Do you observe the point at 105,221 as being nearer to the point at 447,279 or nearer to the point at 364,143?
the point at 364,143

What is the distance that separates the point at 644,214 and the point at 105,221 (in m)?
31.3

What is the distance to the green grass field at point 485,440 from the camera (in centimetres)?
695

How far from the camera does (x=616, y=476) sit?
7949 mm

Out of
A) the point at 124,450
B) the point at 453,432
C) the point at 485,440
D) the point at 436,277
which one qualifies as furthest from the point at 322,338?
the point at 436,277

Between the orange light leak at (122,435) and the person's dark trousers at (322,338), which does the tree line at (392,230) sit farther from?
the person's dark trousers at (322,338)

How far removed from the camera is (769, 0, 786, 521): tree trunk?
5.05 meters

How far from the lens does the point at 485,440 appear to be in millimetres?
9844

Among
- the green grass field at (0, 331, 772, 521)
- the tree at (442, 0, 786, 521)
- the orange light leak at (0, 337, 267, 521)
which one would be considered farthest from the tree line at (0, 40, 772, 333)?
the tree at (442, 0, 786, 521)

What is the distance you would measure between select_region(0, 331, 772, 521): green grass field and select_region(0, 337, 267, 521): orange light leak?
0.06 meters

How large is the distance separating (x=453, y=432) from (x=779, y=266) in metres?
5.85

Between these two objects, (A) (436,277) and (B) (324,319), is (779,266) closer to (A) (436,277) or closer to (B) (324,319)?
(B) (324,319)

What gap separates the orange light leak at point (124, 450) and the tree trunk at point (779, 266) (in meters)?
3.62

==============================

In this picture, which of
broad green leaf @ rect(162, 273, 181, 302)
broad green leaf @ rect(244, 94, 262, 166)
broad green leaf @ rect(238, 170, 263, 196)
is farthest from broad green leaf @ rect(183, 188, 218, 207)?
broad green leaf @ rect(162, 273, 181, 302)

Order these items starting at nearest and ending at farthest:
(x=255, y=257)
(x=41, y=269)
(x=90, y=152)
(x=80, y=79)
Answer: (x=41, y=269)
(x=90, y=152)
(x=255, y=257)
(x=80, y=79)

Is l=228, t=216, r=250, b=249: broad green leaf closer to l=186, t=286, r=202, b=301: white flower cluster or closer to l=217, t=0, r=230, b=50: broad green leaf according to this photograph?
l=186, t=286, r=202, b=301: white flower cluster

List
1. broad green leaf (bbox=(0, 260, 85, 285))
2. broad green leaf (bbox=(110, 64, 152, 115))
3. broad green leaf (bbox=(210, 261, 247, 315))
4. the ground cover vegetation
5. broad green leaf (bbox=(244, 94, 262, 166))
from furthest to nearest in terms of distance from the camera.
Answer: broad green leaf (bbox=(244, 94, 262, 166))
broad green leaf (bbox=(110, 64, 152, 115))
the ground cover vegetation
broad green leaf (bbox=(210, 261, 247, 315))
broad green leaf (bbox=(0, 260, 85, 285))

==============================

__TO BE DONE__: Copy out every line above that contains the word "leak".

__FULL SOLUTION__:
Between the orange light leak at (122,435) and the person's dark trousers at (322,338), which does the tree line at (392,230) sit farther from?
- the orange light leak at (0, 337, 267, 521)
What is the distance you would measure between select_region(0, 331, 772, 521): green grass field and select_region(0, 337, 267, 521): orange light leak?
What gap separates the orange light leak at point (124, 450) and the tree trunk at point (779, 266) (in meters)?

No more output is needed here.